La relación entre Miguel y Elena
puede pensarse desde la teoría de la representación de la persona en la vida
cotidiana. Erving Goffman sostiene que las interacciones sociales son como
actuaciones teatrales, donde las personas presentan una imagen de sí mismas
para gestionar las impresiones de los demás. Miguel, en su interacción con
Elena y al descubrir que ha perdido la memoria, intenta proyectar una idea distinta
a la que su padre y su expareja conocen de él, aunque sus acciones siguen
impregnadas de oportunismo y ambigüedad moral. Es la posibilidad de ser otro;
de, así como el golpe borró el pasado de Elena, borrar él, mediante la
teatralización de sí mismo, una identidad.

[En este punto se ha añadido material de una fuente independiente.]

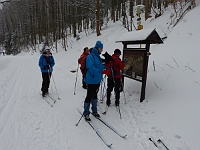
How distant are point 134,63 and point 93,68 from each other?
231cm

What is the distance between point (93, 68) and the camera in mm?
4836

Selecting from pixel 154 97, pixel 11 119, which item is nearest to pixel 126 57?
pixel 154 97

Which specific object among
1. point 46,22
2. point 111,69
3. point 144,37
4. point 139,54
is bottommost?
point 111,69

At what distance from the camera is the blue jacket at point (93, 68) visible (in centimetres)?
485

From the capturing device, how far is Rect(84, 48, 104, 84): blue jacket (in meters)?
4.85

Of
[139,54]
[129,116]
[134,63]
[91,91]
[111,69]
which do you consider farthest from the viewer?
[134,63]

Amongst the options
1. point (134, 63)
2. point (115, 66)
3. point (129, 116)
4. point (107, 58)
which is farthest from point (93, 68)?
point (134, 63)

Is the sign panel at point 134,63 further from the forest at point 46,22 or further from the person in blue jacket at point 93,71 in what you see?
the forest at point 46,22

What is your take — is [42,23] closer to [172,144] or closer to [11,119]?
[11,119]

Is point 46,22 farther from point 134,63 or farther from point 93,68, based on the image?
point 93,68

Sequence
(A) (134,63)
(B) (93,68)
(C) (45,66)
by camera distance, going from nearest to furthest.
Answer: (B) (93,68) < (A) (134,63) < (C) (45,66)

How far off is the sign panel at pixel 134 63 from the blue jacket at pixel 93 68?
184 cm

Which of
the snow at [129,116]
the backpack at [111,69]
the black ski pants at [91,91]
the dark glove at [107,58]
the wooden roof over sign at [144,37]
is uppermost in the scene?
the wooden roof over sign at [144,37]

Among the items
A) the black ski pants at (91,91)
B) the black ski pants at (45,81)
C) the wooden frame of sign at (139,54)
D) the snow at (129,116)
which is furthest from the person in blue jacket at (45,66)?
the black ski pants at (91,91)
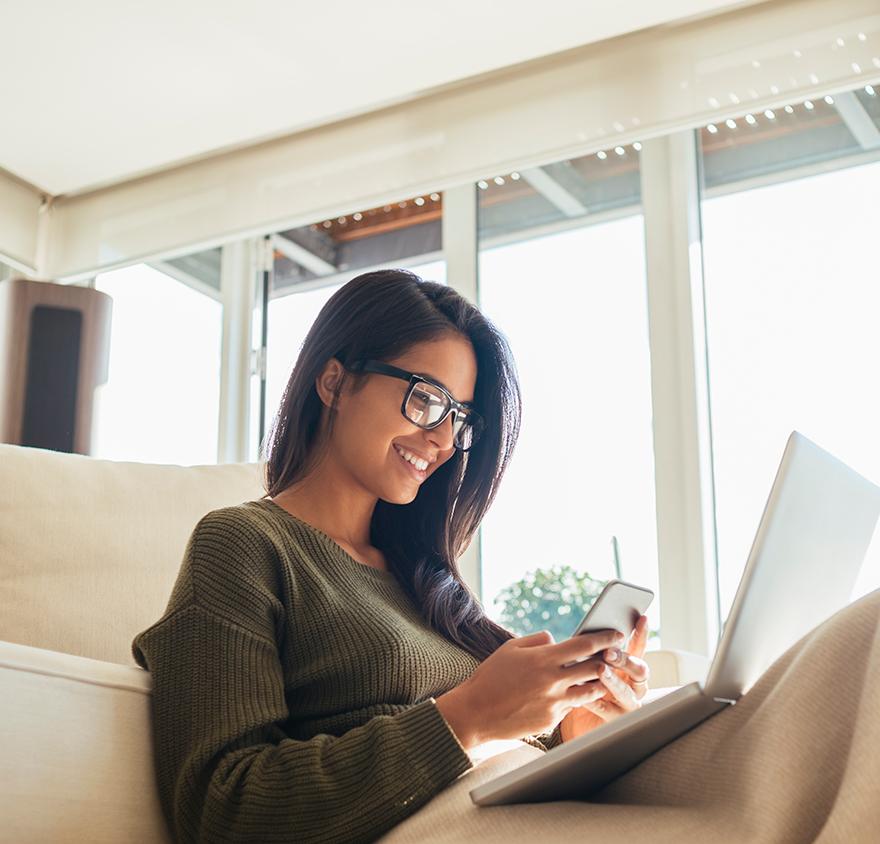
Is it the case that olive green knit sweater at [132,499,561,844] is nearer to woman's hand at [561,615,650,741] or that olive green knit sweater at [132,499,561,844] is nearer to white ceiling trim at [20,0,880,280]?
woman's hand at [561,615,650,741]

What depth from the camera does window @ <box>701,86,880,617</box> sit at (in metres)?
2.81

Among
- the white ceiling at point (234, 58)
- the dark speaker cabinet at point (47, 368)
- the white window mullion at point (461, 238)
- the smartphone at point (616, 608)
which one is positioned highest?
the white ceiling at point (234, 58)

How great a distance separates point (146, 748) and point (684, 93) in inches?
96.8

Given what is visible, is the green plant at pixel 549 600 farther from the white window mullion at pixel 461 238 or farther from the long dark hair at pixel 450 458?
the long dark hair at pixel 450 458

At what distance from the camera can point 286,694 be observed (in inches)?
50.5

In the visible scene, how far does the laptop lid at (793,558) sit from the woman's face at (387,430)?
65 cm

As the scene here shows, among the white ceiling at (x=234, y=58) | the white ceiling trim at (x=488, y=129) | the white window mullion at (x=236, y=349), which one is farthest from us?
the white window mullion at (x=236, y=349)

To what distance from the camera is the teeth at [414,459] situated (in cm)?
164

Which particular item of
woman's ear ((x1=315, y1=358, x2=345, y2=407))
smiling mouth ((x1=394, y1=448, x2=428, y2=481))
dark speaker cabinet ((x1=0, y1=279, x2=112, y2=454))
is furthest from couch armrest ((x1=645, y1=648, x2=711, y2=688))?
dark speaker cabinet ((x1=0, y1=279, x2=112, y2=454))

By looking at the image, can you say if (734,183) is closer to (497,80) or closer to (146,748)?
(497,80)

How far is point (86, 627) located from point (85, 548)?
115mm

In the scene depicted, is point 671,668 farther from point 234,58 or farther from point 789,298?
point 234,58

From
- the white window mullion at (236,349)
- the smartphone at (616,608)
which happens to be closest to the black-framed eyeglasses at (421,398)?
the smartphone at (616,608)

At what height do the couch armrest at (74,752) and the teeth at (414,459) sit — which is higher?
the teeth at (414,459)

Esta relación se complejiza a
medida que pasa de una mera interacción entre victimario y víctima a una que se
asemeja a la relación familiar. Los gestos, los cuidados, los retos e
intimidades que se desarrollan reflejan esto. Se construye un vínculo a partir
de las necesidades de cada uno y la soledad a la que se enfrentan en un
contexto tan hostil.
La discusión y las derivas
morales sobre lo que produce la desigualdad y la injusticia social están
intrínsecamente presentes también en Los dueños (Radusky y Toscano,
2013) y Planta permanente (Radusky, 2019). En este conjunto
cinematográfico donde el cine argentino se aleja de la hegemonía porteña,
aparecen otros tópicos no tan retratados, como los desplazamientos y las distintas
formas de ejercer poder; otras cotidianeidades; otras maneras de construir vínculos
como la amistad y el amor; y las miserias humanas entendidas como algo que
trasciende clases sociales y fronteras.
Siguiendo esta línea, el
alejamiento de los parámetros tradicionales no solo se refleja en el hecho de
filmar desde el interior del país, sino en la decisión de un elenco de actores
con rasgos y cuerpos reales. Rasgos distintivos y disruptivos de una decisión
estética que también es política.
El final de la película deja
abierta la pregunta sobre el futuro de todos los migueles de nuestro país. No sabemos
si en algún momento lograrán abandonar la vida delictiva, si tendrán
oportunidades o si serán despreciados y marginados más fuertemente, siendo
empujados constantemente a situaciones que llevan a normalizar un estilo de
vida, como es el del delincuente.
Habría que pensar de qué manera
los discursos sociales legitimados naturalizan y fijan las identidades al punto
de volverse ellos mismos un obstáculo para repensarnos como individuos fuera de
las categorías impuestas, inventarnos otro papel, representarnos otra versión
de nosotros mismos.
En Crimen y castigo,
Raskolnikov, a través del sufrimiento y el arrepentimiento vislumbra la
posibilidad de redención, mientras cumple su condena en Siberia. Quizá, todas
las acciones que llevaron al protagonista de El motoarrebatador a su situación
final, sean necesarias para que surja una nueva identidad, para que ese “yo”
que representó para Elena, esa ficción provisoria, sea la definitiva.